AIM OF THE EXERCISE: When the line containing "kingdom: Animalia" is reached, begin reproducing lines exactly and continue through the last line of the records below.

Saved data entries:
-.-.-

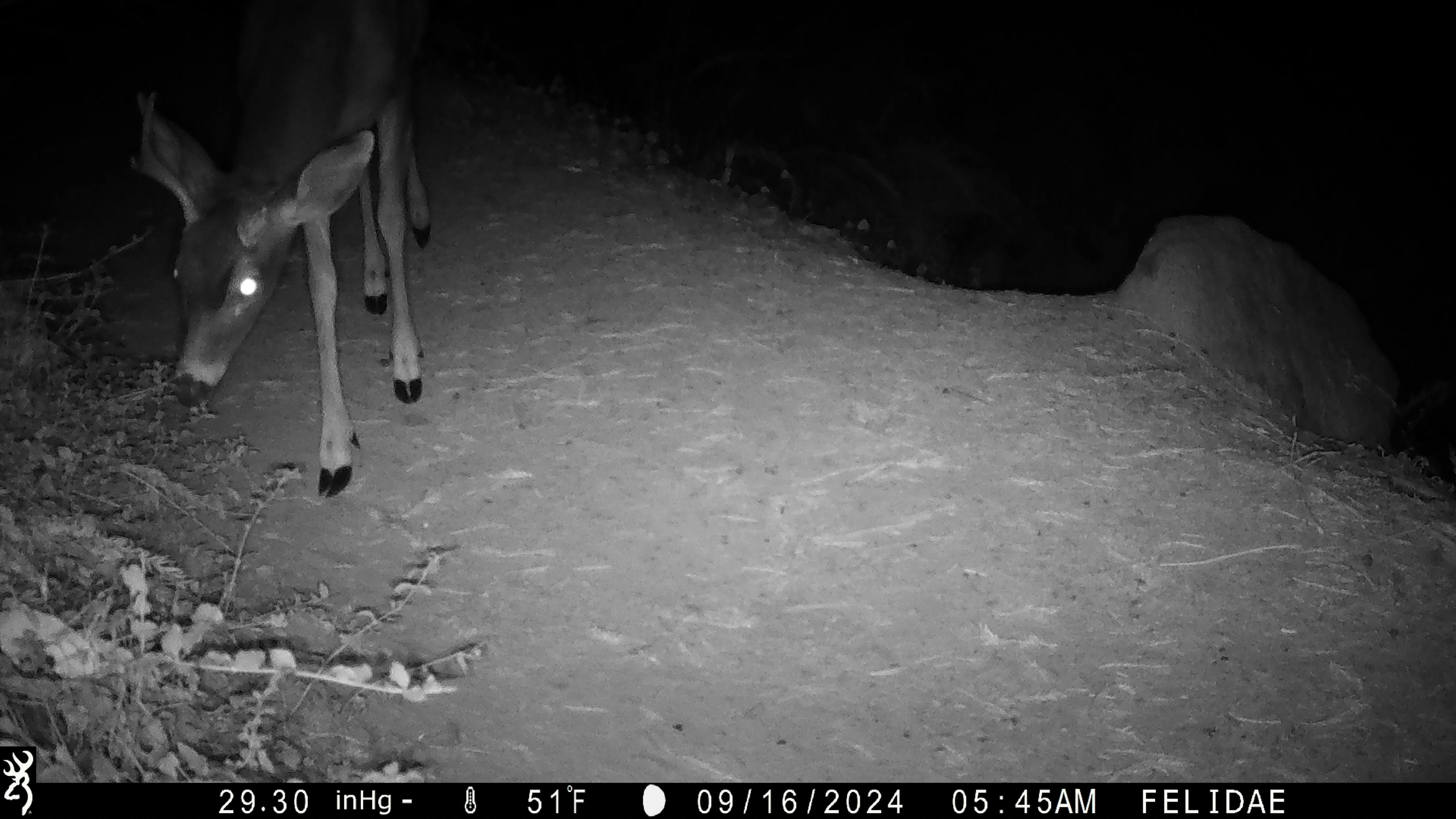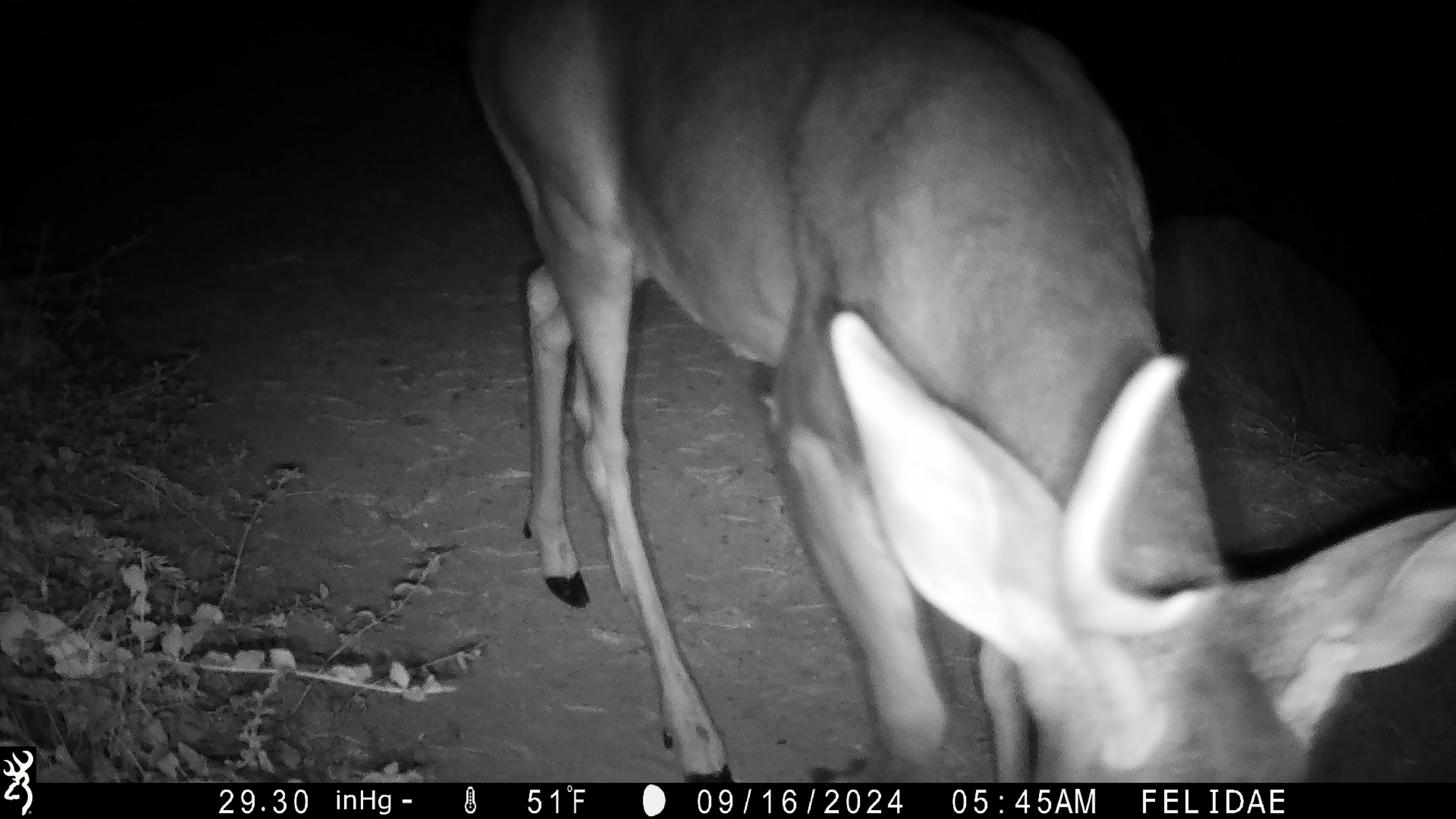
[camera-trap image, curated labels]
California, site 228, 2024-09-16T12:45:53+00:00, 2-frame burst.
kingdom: Animalia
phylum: Chordata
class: Mammalia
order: Artiodactyla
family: Cervidae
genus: Odocoileus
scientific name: Odocoileus hemionus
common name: mule deer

-.-.-

EXPECTED OUTPUT:
kingdom: Animalia
phylum: Chordata
class: Mammalia
order: Artiodactyla
family: Cervidae
genus: Odocoileus
scientific name: Odocoileus hemionus
common name: mule deer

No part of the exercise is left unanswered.